Solo una parte dei contratti collettivi nazionali di lavoro del settore privato è sottoscritto dalle tradizionali organizzazioni confederali. Il proliferare di associazioni sindacali e datoriali, interlocutori negoziali nuovi rispetto alle organizzazioni tradizionali, si riflette in una moltiplicazione degli accordi collettivi di lavoro. E` uno dei dati analizzati nel nuovo numero del notiziario dell’archivio contratti del Cnel.
“Da alcuni anni – si legge nell’editoriale del notiziario realizzato dall’ufficio di supporto agli organi collegiali – lo scenario della contrattazione collettiva nel settore privato è caratterizzato dai fenomeni della diversificazione e della frammentazione dei soggetti della rappresentanza, frutto delle grandi trasformazioni che hanno investito nell’ultimo decennio il mondo del lavoro e dell’impresa.

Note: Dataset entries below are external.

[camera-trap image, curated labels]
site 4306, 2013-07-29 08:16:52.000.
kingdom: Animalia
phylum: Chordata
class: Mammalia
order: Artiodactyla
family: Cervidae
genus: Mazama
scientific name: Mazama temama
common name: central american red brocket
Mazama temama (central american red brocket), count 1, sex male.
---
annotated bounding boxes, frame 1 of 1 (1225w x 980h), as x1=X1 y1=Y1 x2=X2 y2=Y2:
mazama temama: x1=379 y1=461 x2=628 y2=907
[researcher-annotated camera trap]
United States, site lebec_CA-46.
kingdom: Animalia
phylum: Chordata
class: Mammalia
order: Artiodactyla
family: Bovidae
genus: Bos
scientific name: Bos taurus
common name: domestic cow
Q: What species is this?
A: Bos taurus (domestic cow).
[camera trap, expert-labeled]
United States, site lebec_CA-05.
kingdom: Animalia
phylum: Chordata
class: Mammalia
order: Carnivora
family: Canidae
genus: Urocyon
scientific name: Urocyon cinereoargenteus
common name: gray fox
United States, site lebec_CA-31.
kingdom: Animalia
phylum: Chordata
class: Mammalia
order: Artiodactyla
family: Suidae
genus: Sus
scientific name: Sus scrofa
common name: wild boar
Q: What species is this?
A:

Il fenomeno, che si inquadra nel più ampio dibattito sulla maggiore o minore rappresentatività comparativa dei soggetti titolari della negoziazione, pone una serie di delicati interrogativi. Il primo dei quali riguarda l’identificazione dei possibili parametri che consentirebbero di selezionare, tra i diversi contratti che afferiscono a un medesimo settore, quale è il contratto leader, che possa costituire il benchmark utile anche ai fini giudiziali”.
“Ancora più delicato – sottolinea – è verificare le ventilate ipotesi di dumping contrattuale, vale a dire se, in assenza di una normativa che fissi come in altri Paesi per via legislativa il livello del salario minimo, il fenomeno della proliferazione della sottoscrizione di contratti da parte di soggetti anche inediti lasci intravedere la pratica di una sorta di gioco al ribasso, assecondando una riduzione del costo del lavoro esercitata attraverso l’erosione dei minimi retributivi”.